Così mons. Saba nell’omelia (alcuni passaggi):
“La celebrazione della Passione del Signore, che oggi abbiamo annunciato, ci introduce nella Settimana Santa, nella settimana del Discepolato, una settimana nella quale siamo chiamati non semplicemente ad ascoltare come spettatori le narrazioni della Passione, della morte, della risurrezione di Gesù, quanto piuttosto ad entrare nel dramma di questa storia che rivela il volto luminoso della risurrezione, dell’amore di Dio…
La prima parte infatti della narrazione della Passione è una narrazione di tradimenti, è una narrazione di difficoltà nella sequela, di incapacità di stare al passo di Gesù. È l’incapacità di ogni discepolo che Gesù raccoglie non come giudice severo ma che trasforma come figlio rivolto ad un padre che opera un cambiamento totale nella scena dell’umanità. Questo è il passaggio che Gesù compie, è il passaggio al quale introduce…
Tutto questo segnato dalle difficoltà viene vissuto da Gesù stesso ed è il secondo elemento che la liturgia pone alla nostra attenzione e cioè quando Gesù vive la solitudine più profonda e rivolgendosi al Padre prega Dio mio Dio mio perché mi hai abbandonato? Non è solo un grido personale, in quel grido personale vi è il grido dell’umanità sofferente, della umanità alla ricerca di Dio, dell’umanità che sente l’abisso della lontananza di Dio e quindi è la discesa del verbo di Dio negli abissi dei drammi della storia umana. Questi abissi sono vissuti sino alla fine, sino a quando poi il cielo si oscurerà, un terremoto squarcerà, un rombo forte farà avvertire con forza ciò che avviene.
Tutto questo è un linguaggio teologico, è un linguaggio di rivelazione per mostrare che poi il Signore discendendo ascende venendo fuori e riportando nelle tenebre la luce e nei luoghi di morte la vita. Questo itinerario è un itinerario che riguarda il discepolo cristiano, ma oggi diventa anche un annuncio per l’umanità, un’umanità smarrita, un’umanità che vive il potere in modo autoreferenziale, un’umanità sofferente perché ha smarrito l’orientamento, l’orientamento di centrare la propria vita verso Cristo. Questo ha generato una serie di consegne.

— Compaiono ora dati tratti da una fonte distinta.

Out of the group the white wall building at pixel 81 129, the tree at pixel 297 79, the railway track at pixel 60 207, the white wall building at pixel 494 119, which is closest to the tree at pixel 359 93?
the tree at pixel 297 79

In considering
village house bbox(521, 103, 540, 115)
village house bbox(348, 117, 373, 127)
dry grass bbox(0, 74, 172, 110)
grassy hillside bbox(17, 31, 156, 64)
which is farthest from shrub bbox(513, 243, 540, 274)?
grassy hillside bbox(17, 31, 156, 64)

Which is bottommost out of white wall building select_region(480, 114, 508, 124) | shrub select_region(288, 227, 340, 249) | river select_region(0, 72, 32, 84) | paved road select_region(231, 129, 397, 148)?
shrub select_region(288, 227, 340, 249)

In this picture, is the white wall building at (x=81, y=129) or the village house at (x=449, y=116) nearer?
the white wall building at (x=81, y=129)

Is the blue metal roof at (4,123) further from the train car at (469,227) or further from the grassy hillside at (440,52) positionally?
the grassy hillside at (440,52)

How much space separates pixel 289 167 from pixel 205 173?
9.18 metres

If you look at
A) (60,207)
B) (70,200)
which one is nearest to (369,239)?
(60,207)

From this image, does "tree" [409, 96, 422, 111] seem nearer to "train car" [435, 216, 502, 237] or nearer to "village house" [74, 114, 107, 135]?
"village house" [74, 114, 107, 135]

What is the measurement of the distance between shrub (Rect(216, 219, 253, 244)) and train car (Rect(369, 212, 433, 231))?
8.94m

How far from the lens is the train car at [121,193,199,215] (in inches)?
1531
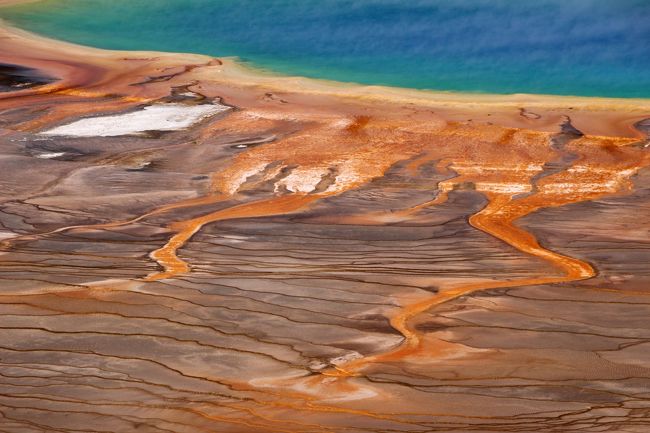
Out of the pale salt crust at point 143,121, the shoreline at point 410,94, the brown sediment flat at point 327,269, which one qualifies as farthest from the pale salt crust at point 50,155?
the shoreline at point 410,94

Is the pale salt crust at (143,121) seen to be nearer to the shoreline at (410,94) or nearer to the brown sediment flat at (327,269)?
the brown sediment flat at (327,269)

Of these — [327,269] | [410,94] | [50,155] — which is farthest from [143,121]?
[327,269]

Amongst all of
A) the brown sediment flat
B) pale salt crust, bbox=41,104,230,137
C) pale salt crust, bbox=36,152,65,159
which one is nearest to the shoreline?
the brown sediment flat

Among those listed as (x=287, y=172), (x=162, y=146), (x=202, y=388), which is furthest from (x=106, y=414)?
(x=162, y=146)

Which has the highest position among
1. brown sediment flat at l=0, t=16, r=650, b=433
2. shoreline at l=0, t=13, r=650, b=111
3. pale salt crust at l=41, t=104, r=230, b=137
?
shoreline at l=0, t=13, r=650, b=111

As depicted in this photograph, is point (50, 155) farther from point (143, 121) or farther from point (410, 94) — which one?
point (410, 94)

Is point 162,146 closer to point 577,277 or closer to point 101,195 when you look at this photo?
point 101,195

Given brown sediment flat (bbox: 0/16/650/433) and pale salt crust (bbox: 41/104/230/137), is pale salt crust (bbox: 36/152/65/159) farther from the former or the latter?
pale salt crust (bbox: 41/104/230/137)
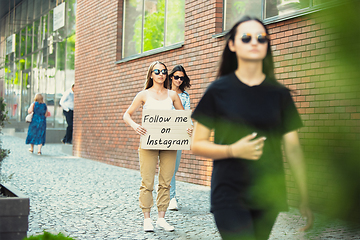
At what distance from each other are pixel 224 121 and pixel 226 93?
0.13 m

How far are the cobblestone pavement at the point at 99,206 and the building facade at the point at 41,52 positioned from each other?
636 cm

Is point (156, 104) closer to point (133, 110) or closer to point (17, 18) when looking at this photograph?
point (133, 110)

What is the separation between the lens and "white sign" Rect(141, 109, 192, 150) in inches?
186

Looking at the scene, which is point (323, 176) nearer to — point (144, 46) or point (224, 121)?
point (224, 121)

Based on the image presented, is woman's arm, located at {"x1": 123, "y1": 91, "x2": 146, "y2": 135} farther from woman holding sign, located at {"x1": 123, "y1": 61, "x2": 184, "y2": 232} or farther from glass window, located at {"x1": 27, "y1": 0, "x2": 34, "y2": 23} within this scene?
glass window, located at {"x1": 27, "y1": 0, "x2": 34, "y2": 23}

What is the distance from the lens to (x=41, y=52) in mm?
25875

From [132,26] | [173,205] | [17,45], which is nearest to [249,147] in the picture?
[173,205]

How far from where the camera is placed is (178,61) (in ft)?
29.9

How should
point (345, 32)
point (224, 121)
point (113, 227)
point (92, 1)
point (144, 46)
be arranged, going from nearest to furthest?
point (345, 32) < point (224, 121) < point (113, 227) < point (144, 46) < point (92, 1)

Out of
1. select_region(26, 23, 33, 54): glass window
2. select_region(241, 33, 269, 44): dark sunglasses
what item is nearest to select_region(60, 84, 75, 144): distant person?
select_region(241, 33, 269, 44): dark sunglasses

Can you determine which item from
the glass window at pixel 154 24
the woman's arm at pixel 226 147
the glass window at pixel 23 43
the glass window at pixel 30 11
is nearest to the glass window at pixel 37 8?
the glass window at pixel 30 11

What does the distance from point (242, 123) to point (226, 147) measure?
128 mm

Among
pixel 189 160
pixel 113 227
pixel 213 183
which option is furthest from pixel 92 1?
pixel 213 183

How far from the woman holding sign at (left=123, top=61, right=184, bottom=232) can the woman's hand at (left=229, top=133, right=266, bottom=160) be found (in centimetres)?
315
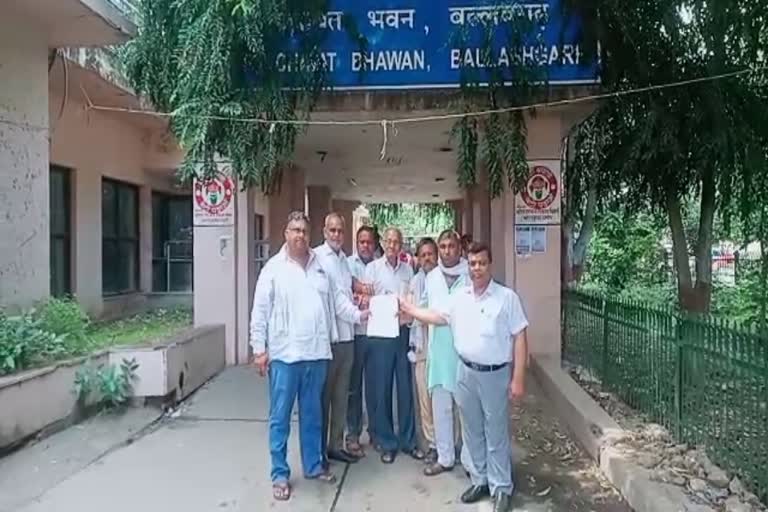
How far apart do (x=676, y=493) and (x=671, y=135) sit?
408cm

Gesù è stato consegnato, anche oggi tante persone iniquamente vengono consegnate da un’amministrazione del potere verso la comunità umana, non come servizio, non come dedizione, ma come affermazione di principi materialistici, egoistici e competitivi portati sino ad una estremizzazione che conduce alla morte e all’uccisione. E quindi in questo momento occorre davvero lasciarci illuminare dalla luce che viene dalla passione del Signore…
Possa questa nostra settimana santa essere un itinerario per noi, ma anche per chi vive sotto continue consegne dettate da spirito maligno, dettate da uno spirito del male, da tutto ciò che anziché edificare distrugge e demolisce”.

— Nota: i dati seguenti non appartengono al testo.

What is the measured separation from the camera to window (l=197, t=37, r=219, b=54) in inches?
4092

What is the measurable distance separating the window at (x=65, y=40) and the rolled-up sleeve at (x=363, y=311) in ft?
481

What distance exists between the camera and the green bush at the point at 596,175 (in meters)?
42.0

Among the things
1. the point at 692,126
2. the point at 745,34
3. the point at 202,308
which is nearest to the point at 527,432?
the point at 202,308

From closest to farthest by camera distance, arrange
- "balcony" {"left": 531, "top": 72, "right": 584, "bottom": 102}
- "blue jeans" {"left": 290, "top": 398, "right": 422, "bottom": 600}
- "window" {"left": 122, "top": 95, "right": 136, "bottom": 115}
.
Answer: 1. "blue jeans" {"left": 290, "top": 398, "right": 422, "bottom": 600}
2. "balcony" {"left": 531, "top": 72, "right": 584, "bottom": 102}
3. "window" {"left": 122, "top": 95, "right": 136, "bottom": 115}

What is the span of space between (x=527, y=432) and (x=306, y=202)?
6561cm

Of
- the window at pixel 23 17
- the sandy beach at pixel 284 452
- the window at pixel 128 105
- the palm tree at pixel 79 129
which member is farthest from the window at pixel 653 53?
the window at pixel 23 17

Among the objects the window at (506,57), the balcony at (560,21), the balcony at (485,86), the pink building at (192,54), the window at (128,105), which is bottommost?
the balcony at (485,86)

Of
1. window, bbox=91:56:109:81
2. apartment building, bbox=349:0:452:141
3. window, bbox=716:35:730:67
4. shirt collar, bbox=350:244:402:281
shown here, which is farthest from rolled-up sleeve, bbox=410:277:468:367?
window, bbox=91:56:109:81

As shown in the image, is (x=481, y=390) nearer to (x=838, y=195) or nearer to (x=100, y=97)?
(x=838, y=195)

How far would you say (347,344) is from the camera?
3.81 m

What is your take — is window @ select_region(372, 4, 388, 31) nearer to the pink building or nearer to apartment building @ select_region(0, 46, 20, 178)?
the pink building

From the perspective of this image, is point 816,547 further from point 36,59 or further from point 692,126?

Significativo altresì e riferito alla contingenza del difficile momento anche l’ulteriore contributo che l’Ordinario Militare ha inteso offrire nella breve riflessione a fine celebrazione, asserendo:
“oggi tanti militari sono custodi di Cristo sofferente e morto nei teatri di guerra, negli scenari dove la persona umana non viene rispettata, non viene custodita. Ecco, questo servizio di custodia, desidero sottolinearlo con forza, perché il militare è proprio un militare della custodia del proprio fratello. E oggi il Santo Padre Leone ci ha ricordato che Cristo ancora continua a gridare dalla croce perché cessino le armi, perché sono armi rivolte nei confronti e contro i nostri fratelli. Questa custodia possa ancora divenire un apostolato sempre vivo e sempre forte, talvolta anche incompreso, ma una custodia molto necessaria in un mondo nel quale la costruzione della fraternità universale, la costruzione della pace, la difesa del bene comune non possono essere lasciati all’improvvisazione, ma hanno bisogno di persone che se ne prendano cura, che vi sappiano vigilare costantemente.
Quindi la nostra preghiera e il nostro affetto a tutti i militari impegnati in questo servizio, verso la comunità umana e alle loro famiglie che ne sono compartecipi, soprattutto con l’assenza, nei momenti anche più significativi, quando ci si ritrova insieme per momenti di festa. E così iniziamo questa settimana santa come discepoli di Gesù”.